_Problems to solve_.
[a] List every source of secondary data named in the study text on types of data.
[b] According to the study text on types of data, what two other names are given to primary data?

_Text extract_.
● ● ● ● ● ● ●

Mco 22
Mco 22
Mco 22
APPLICATION
MCO-22
MCOM STUDY MATERIAL
Types of data
Information or data can be classified into two broad categories, such as:
1. Primary data
2. Secondary data
A. Primary Data: Primary data is the data that is collected for the first time through personal experiences or
evidence. It is also described as raw data or first-hand information. The investigator supervises and controls
the data collection process directly. The data is mostly collected through observations, physical testing, mailed
questionnaires, surveys, personal interviews, telephonic interviews, case studies, and focus groups, etc.
B. Secondary Data: Secondary data is a second-hand data that is already collected and recorded by some
researchers for their purpose, and not for the current research problem. It is accessible in the form of data
collected from different sources such as government publications, censuses, internal records of the
organisation, books, journal articles, websites and reports, etc. This method of gathering data is affordable,
readily available, and saves cost and time. However, the one disadvantage is that the information assembled is
for some other purpose and may not meet the present research purpose or may not be accurate.
1) Observation method: In this method, a researcher collects data by observing the activities of the interviewer.
Observation is nothing but watching the behaviour of the participants carefully. Few processes of observation
are sensation, attention and perception.

● ● ● ● ● ● ●

_Entries shown_.
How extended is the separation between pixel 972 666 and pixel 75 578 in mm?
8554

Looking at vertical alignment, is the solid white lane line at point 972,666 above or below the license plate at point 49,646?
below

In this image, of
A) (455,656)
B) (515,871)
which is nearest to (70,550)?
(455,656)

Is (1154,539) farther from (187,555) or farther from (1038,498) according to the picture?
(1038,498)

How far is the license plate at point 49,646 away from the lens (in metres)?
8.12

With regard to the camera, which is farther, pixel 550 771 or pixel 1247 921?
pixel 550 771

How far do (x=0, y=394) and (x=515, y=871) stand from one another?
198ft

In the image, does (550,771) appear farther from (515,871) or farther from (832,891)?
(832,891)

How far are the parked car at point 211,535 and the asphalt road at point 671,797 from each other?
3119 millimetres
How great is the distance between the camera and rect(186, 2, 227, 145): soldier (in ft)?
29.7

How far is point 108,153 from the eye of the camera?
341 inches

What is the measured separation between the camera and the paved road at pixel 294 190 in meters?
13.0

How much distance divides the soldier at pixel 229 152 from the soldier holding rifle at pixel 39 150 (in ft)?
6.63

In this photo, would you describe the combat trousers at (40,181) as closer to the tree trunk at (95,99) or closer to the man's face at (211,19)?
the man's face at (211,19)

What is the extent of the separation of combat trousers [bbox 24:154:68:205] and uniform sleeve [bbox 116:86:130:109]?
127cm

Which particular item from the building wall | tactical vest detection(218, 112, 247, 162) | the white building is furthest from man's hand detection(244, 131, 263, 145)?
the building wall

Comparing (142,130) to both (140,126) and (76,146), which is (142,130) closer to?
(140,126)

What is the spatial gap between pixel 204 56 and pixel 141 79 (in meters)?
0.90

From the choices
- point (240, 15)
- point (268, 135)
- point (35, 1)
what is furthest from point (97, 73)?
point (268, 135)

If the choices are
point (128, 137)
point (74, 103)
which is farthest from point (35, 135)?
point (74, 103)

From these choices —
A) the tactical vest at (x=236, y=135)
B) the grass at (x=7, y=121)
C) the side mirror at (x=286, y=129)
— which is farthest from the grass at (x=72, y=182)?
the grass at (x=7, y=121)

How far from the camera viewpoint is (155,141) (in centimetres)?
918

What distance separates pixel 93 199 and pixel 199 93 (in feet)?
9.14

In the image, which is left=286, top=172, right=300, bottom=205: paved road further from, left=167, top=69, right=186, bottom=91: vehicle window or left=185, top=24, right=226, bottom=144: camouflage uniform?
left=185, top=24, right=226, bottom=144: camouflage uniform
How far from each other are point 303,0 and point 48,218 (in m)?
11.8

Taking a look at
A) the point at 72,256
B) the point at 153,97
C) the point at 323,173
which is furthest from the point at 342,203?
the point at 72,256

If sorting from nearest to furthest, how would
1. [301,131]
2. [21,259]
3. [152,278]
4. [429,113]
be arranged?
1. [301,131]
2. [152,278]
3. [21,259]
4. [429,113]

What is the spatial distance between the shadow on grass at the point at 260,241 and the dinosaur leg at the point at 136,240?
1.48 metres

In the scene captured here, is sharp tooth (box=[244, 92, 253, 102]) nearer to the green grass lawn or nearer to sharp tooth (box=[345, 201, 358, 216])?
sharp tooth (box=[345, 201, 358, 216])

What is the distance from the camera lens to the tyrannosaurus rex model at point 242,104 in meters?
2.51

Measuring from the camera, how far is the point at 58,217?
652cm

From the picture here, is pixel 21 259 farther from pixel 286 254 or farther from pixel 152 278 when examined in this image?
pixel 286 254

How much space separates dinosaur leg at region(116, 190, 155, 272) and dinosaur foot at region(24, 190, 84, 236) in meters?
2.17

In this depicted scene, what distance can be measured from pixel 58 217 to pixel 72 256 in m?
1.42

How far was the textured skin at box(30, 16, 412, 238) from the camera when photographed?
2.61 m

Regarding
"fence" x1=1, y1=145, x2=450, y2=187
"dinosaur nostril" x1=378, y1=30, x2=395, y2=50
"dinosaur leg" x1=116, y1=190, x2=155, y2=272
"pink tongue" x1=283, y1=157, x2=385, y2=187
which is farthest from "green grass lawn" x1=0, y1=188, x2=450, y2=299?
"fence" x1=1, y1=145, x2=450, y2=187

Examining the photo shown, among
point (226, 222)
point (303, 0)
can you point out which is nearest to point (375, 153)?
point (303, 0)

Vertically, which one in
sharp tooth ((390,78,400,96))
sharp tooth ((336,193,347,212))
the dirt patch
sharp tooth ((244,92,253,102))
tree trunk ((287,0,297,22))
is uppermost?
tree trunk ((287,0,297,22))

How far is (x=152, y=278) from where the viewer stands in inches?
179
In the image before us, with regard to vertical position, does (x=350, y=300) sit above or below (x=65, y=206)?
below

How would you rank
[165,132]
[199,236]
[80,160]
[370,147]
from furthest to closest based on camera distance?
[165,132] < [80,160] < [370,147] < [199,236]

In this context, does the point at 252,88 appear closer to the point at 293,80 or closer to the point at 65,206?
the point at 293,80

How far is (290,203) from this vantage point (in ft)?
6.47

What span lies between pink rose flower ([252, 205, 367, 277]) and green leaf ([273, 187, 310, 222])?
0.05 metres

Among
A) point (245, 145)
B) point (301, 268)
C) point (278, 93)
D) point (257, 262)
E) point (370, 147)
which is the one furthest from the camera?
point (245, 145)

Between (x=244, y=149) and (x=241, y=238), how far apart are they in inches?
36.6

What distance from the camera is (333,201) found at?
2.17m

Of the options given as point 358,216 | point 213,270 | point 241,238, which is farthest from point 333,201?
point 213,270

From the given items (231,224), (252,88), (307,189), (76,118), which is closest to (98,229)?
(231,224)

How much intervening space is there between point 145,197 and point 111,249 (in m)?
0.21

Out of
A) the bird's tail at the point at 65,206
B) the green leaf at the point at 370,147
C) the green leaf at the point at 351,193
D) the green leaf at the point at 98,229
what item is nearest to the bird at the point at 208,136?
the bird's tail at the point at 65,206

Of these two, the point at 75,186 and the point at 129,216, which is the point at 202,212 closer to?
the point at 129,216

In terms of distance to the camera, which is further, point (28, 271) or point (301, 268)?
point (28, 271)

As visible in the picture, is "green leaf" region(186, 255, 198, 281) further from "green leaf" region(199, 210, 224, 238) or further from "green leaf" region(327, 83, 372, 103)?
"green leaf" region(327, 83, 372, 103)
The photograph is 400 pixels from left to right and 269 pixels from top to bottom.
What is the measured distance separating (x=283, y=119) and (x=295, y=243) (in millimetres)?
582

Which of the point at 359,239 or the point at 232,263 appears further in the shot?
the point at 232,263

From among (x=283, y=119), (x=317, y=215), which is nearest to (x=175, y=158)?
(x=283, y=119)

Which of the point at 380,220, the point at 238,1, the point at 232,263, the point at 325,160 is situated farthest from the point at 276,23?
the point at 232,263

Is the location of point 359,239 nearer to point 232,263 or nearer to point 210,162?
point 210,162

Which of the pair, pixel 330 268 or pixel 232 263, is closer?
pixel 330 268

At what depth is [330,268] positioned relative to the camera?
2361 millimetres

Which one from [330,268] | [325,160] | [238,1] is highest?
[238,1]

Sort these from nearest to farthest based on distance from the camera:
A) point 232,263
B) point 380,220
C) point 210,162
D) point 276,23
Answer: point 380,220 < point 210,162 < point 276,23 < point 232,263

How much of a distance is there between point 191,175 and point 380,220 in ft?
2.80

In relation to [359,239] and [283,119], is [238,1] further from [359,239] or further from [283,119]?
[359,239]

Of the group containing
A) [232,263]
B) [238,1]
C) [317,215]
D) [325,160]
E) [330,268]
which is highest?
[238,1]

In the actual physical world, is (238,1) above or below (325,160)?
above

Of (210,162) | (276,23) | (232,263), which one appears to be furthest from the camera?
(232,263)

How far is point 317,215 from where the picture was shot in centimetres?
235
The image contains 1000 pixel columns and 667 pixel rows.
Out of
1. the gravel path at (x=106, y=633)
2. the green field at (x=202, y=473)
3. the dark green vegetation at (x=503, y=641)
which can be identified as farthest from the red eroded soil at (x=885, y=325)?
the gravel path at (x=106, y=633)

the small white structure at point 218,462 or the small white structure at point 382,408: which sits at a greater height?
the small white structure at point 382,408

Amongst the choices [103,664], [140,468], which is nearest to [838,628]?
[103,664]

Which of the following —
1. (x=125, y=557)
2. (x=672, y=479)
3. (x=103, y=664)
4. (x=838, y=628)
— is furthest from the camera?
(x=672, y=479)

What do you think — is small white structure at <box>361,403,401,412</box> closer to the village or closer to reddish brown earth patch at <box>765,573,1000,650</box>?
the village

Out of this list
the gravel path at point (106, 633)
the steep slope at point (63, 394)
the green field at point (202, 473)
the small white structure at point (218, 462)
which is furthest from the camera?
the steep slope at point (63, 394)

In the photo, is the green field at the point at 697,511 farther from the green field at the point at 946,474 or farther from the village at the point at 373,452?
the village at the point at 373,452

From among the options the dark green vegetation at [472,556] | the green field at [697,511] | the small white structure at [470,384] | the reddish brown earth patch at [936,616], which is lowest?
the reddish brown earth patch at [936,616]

● ● ● ● ● ● ●

_Solutions for each task_.
[a] Government publications, censuses, internal records of the organisation, books, journal articles, websites, reports

[b] Raw data and first-hand information.